The SUV can haul crap, and with whatever is coming, that might be a good thing. Plus, the Hubrismobile is an ‘04 model, and that is getting on toward a decade old. Plus the 2014 models are all going to have that automated tracking stuff on them by Federal mandate and I am not interested.
(The Bluesmobile at the Brandy Station battlefield. Photo Socotra.)
That was one of the things I was thinking of as I got in the Bluesmobile and headed over to Willow for the business meeting. I love that old Ford police car. It is bedraggled, low-maintenance, and thoroughly efficient in an old-school way.
It is Restaurant Week, so we sat outside and let the civilians fill the place up. John-with-an-H is hanging out at Screwtop these days, and Old Jim is boycotting the place based on grounds of personal integrity. Jon-without, minus the lovely Bea, cruised by, the only regular who still is.
We enjoyed some happy hour white and my business associates drank a bottle of red with one of Kate Jansen’s superb signature flatbread pizzas.
I looked at the watch and felt bad that the hour-long swim kinda got lost in the noise.

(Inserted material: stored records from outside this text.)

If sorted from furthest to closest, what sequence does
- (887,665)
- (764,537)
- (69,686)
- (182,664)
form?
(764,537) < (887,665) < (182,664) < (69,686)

Plus, there was one last summer thing to take care of. Johanna, the Polish Lifeguard, was sitting in at the pool for Konrad, this year’s regular, who is in New York or something immersing his tanned, chiseled body in the American Experience before going back to Mittleurope for school in the Fall.

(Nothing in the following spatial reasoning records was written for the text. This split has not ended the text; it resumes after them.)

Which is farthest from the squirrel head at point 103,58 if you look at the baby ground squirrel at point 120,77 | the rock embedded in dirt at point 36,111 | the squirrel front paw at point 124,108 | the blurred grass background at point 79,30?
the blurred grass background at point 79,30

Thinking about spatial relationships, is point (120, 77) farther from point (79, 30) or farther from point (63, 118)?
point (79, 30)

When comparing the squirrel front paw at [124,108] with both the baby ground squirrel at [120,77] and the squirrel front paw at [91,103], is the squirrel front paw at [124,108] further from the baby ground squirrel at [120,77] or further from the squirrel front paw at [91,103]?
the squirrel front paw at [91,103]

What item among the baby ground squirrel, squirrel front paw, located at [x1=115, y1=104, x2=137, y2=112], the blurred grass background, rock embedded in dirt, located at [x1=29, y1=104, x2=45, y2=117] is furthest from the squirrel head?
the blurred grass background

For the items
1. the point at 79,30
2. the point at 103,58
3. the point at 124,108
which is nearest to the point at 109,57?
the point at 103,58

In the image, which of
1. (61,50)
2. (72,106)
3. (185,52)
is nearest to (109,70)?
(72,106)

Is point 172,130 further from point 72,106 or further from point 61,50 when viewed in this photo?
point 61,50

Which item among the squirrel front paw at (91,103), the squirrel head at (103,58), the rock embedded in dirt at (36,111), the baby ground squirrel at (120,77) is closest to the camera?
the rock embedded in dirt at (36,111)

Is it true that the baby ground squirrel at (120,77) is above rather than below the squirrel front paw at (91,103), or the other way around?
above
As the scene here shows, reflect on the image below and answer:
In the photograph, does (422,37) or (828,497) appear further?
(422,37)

Johanna was our regular guard three years ago, and I wanted to say goodbye, since she is taking off next week for university back home and I may not see her again in this life. I had a little bottle of Absolut Vodka in the freezer, and I dropped that off with her once I got back from Willow in the growing darkness. She is Polish, after all, and the vodka was welcome.

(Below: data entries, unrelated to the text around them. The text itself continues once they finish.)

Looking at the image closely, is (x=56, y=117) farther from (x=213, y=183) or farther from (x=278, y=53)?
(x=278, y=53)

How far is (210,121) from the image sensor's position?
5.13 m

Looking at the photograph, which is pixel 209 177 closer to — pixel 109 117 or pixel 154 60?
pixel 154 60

I can feel the season changing. It is dark now long before the gate clangs closed for the day. I sat at the Guard’s table since there was no one there and I took a cocktail down in a thermal mug, just like old times, and smoked right there.
We chatted for a while, I took a plunge, and luxuriated in the cool water. I did not swim for an hour- not even close, but I wanted Johanna to be able to close up early if she wanted and gave her a kiss on the cheek and wished her a most pleasant life if I don’t see her again.
A little seasonal pre-melancholy as we move the deck chairs toward Autumn. Another step back toward normalcy after the surgery, and another change of seasons. I slept like a log, but had a disquieting dream about German SUVs.